On June 10, 2009, the Securities and Exchange Commission (the "Commission") published proposed amendments to the Commission's proxy rules intended to facilitate the nomination of directors by shareholders. The proposed amendments represent the third time in the last six years that the Commission has considered amendments to its rules regarding "proxy access," reflecting the controversial nature of shareholder proxy access, which pits shareholder and corporate governance activists (e.g., labor unions and government pension funds) against the business community and those who favor states' rights in corporate law matters. In the proposing release, the Commission cited the current economic downturn and concerns about the accountability of boards of directors to shareholders and about whether boards are exercising appropriate oversight of management. The Commission said it is focused on allowing shareholders to hold boards accountable by "removing burdens that the federal proxy process currently places on the ability of shareholders to exercise their basic rights to nominate and elect directors." Although past amendments supporting proxy access were not adopted, we believe it is likely that some form of proxy access will be adopted as a result of this latest proposal.  

The Commission has stated a desire to adopt final rules in time for the 2010 proxy season. However, the 250-page release contains more than 170 requests for comment that raise numerous significant issues. As a result, we expect comments to be substantial, and it is possible that the debate triggered by the comments will affect timing of the adoption of final rules. Comments are due by August 17, 2009. The proposing release is available at http://www.sec.gov/rules/proposed/2009/33-9046.pdf.

Eligible shareholders will be able to include their nominees for director in a company's proxy materials.

Under the new proposed Rule 14a-11, eligible shareholders will have access to a company's proxy materials in order to facilitate the election of directors nominated by those shareholders. The proposed rule would apply to all companies registered under the Securities Exchange Act of 1934 (the "Exchange Act") (other than those companies with only publicly-held debt securities) and certain investment companies registered under the Investment Company Act of 1940. The proposed rule would not be available for shareholders seeking to change the control of the company or to gain more than a limited number of board seats.

---

# [Tasks and exercises]
[A] Answer these questions from the proxy access text:
(i) By what date are comments on the proposal due?
(ii) How many requests for comment does the release contain?
(iii) What is the number of the new proposed rule that would give eligible shareholders access to a company's proxy materials?
[B] Please express the lines of the listing as a JSON list of strings, one string per line and blank lines left out, starting at the line that contains "546, 516, 594)?" and ending at the last line of the listing.
The listing that follows has no connection to the text above and comes from a separate source.

---

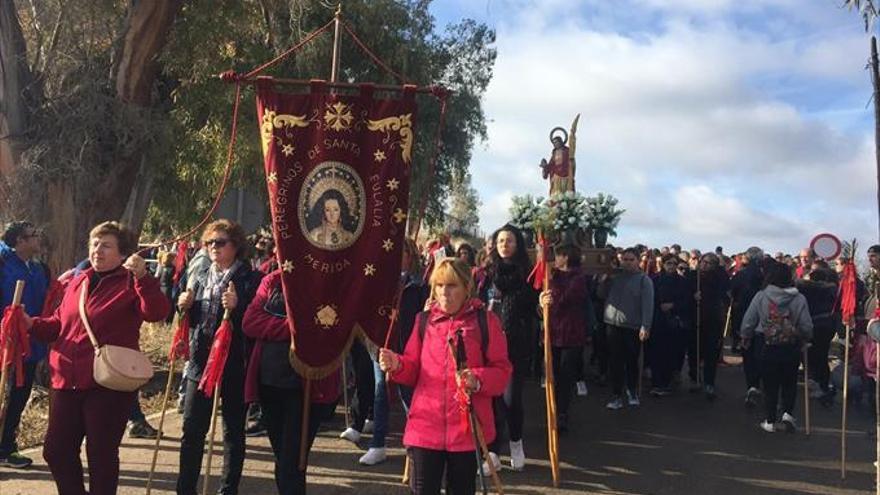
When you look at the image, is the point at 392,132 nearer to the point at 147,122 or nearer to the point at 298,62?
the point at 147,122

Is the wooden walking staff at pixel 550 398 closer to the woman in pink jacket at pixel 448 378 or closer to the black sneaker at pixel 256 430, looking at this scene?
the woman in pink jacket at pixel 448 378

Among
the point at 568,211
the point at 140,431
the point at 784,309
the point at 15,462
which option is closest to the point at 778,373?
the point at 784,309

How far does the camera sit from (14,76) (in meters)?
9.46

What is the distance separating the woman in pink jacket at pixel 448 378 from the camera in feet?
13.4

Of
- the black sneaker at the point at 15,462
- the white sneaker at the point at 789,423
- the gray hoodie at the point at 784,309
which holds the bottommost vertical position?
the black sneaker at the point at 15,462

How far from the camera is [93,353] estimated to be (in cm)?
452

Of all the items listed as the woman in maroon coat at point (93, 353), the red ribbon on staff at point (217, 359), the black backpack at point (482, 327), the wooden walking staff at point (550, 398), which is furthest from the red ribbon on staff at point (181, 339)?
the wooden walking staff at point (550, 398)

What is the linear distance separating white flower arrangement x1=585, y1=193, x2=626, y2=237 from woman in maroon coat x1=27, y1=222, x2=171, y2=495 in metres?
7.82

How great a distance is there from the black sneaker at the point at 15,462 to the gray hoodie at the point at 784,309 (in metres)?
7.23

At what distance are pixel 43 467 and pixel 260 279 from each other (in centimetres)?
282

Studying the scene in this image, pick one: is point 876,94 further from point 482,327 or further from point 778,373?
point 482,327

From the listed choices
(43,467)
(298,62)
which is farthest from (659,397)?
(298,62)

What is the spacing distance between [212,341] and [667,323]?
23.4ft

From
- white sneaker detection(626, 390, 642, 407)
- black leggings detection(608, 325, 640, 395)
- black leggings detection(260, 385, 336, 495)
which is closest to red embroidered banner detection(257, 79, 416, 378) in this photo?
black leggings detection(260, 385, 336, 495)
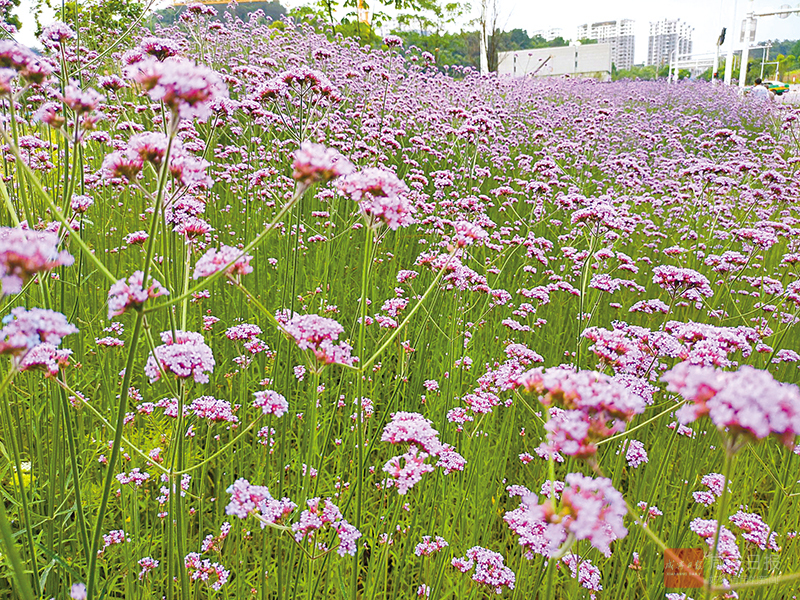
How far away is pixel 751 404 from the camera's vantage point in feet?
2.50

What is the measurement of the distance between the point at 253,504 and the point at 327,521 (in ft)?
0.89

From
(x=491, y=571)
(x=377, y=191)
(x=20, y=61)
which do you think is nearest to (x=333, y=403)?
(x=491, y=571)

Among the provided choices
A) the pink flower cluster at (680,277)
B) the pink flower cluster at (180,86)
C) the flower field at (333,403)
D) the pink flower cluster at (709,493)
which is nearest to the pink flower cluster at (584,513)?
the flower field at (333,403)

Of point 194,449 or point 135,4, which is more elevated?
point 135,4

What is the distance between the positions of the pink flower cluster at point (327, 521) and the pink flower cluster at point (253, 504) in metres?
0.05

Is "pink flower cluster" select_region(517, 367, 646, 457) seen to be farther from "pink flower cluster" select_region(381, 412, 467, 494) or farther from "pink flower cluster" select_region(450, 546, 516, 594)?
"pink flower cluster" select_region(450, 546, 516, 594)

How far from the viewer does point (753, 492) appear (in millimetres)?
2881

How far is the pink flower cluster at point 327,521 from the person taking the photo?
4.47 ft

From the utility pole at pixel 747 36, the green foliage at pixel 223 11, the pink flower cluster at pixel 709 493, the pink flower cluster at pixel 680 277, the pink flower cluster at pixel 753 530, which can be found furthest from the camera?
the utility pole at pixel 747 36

---

# [Answers for the exercise]
[A]
(i) August 17, 2009
(ii) More than 170
(iii) Rule 14a-11

[B]
[
  "Is \"pink flower cluster\" select_region(517, 367, 646, 457) seen to be farther from \"pink flower cluster\" select_region(381, 412, 467, 494) or farther from \"pink flower cluster\" select_region(450, 546, 516, 594)?",
  "\"pink flower cluster\" select_region(450, 546, 516, 594)",
  "How far from the viewer does point (753, 492) appear (in millimetres)?",
  "2881",
  "How far is the pink flower cluster at point 327,521 from the person taking the photo?",
  "4.47 ft",
  "From the utility pole at pixel 747 36, the green foliage at pixel 223 11, the pink flower cluster at pixel 709 493, the pink flower cluster at pixel 680 277, the pink flower cluster at pixel 753 530, which can be found furthest from the camera?",
  "the utility pole at pixel 747 36"
]